■ Passage to read

Infant Stroke: How does it effect brain function?

By Published On: 11 October 2022

A new study has discovered that major infant stroke to the left hemisphere of the brain, just days after birth, brains are ‘plastic’ enough for the right hemisphere to acquire the language abilities.

Language is normally handled by the left side, so the right side handles this as well as maintaining its own language abilities.

The left hemisphere of the brain is usually responsible for the understanding of sentences and words as we listen to speech, whilst the right hemisphere holds the responsibility of processing the emotion of the voice.

This study aims to answer the question of: “What happens when one of the hemispheres is injured at birth?”

In this study, from researchers at Georgetown University Medical Centre, participants developed normally during pregnancy.

However, around their time of birth they had a significant stroke, if an adult were to have a stroke of a similar kind it would leave them debilitated.

A stroke in infants is a very rare occurrence, happening in 1 in every 4,000 births.

Study Process & Findings

The researchers studied perinatal arterial ischemic stroke, a type of brain injury occurring around the time of birth in which blood flow is cut off to a part of the brain by a blood clot.

The same type of stroke occurs more commonly in adults.

First author of the study, Elissa Newport says: “Our most important conclusion is that plasticity in the brain, specifically the ability to reorganise language to the opposite side of the brain, is definitely possible early in life.

“However, this early plasticity for language is restricted to one brain region. The brain is not able to reorganise injured functions just anywhere as more dramatic reorganisation is not possible even in early life. 

“This gives us great insights into the regions we might be able to focus on for potential breakthroughs in developing techniques for recovery in adults as well.”

The investigators recruited individuals across the United States who all had medium to large infant stroke to the cortex region go the left hemisphere around time of birth.

This was in order to assess long-term outcomes in their language abilities, participants were given language tests at 9 to 26 years of age and were compared to their close-in-age health siblings.

■ Dataset excerpts
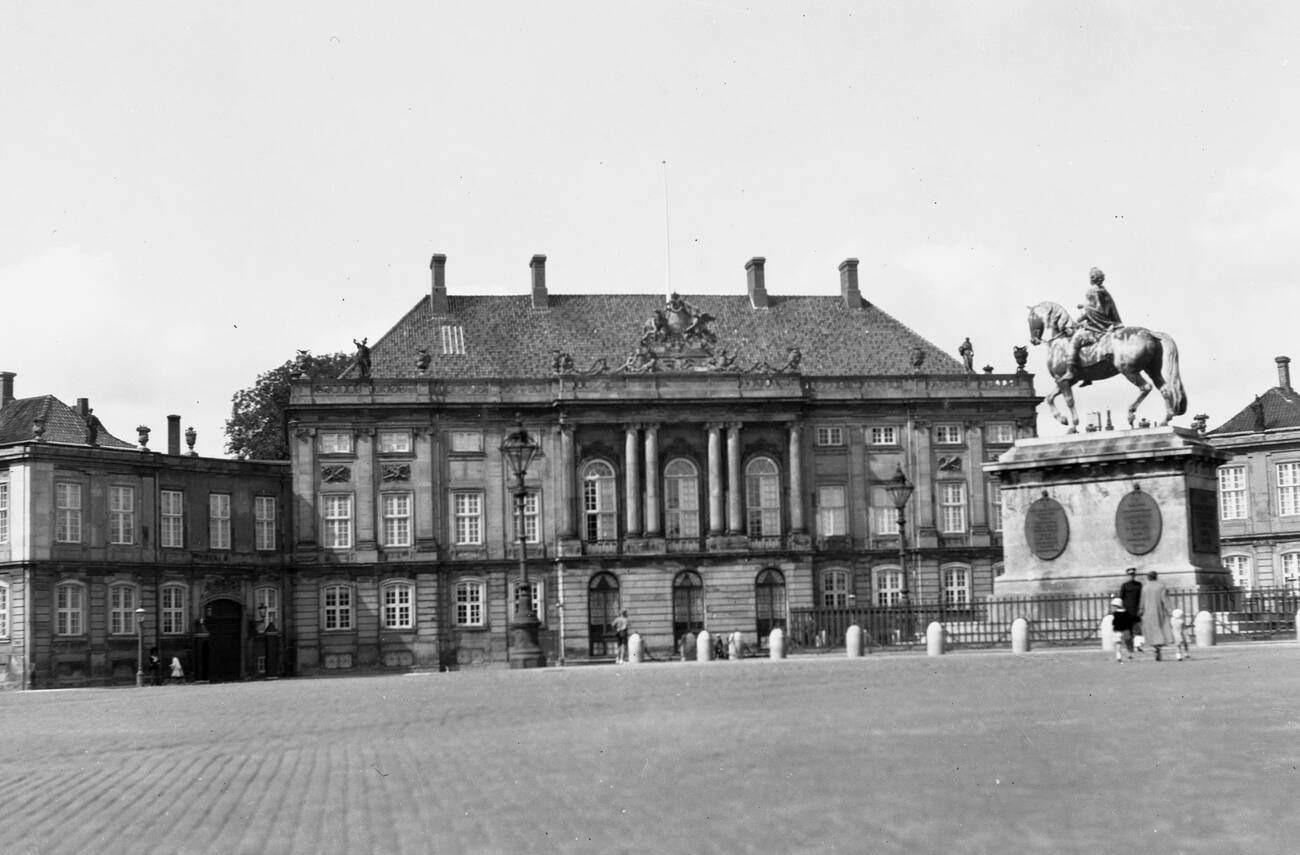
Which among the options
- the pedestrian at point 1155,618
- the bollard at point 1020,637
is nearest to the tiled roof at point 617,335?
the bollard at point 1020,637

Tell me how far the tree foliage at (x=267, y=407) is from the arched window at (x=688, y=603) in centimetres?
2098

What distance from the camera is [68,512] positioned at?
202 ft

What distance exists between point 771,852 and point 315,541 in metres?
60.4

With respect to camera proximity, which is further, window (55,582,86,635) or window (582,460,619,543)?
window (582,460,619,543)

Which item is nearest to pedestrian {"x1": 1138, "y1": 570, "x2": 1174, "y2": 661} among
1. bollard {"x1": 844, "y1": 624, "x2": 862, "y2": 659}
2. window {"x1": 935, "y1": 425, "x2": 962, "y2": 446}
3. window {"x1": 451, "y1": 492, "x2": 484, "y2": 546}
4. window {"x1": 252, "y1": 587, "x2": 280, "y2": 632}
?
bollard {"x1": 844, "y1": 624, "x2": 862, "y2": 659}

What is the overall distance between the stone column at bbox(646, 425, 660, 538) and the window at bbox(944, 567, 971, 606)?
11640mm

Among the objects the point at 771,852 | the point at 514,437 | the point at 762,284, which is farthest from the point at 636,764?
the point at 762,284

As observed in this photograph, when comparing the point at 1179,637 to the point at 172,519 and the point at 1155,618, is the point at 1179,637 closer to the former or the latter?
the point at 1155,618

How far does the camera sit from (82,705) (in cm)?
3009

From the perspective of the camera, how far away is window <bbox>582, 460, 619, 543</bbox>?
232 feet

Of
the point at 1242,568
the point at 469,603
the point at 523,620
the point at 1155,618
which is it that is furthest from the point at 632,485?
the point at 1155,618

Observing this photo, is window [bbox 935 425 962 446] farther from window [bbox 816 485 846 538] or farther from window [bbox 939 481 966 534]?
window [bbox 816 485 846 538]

■ Your instructions
Resume the article on infant stroke and language, picking up after its last sentence. The listing plays no part in this work.

■ Result of the exercise
They were also scanned in an MRI to reveal which brain areas were involved in sentence comprehension.

The participants, along with their healthy siblings, completed the language tasks almost perfectly. 

However, the major difference was that the infant stroke participants processed sentences on the right side of the brain, whilst their siblings processed sentences on the left side.

The stroke participants also showed a very consistent pattern of language activation in the right hemisphere, regardless of the extent or location damage from the stroke to the left hemisphere.

Only one of the 15 participants, who had the smallest infant stroke, did not display clear right hemisphere dominant activation.

Newport says: “It is also notable that many years after their strokes our participants are all such highly functioning adults. Some are honour students and others are working toward or have gotten their master’s degrees.

“Their achievements are remarkable, especially since some of their parents had been told when they were born that their strokes would produce life-long impairments.”

In future studies, the researchers hope to gain an improved understanding of why the left hemisphere, routinely becomes dominant in healthy brains, but consistently loses out to the right hemisphere when there is a significant left-hemisphere stroke. 

Another question of clinical importance, is why left hemisphere language can successfully reorganise to the right hemisphere if injuries occur very early in life, but not later?

Current research on stroke recovery and sentence processing in adults suggests that plasticity narrows with age.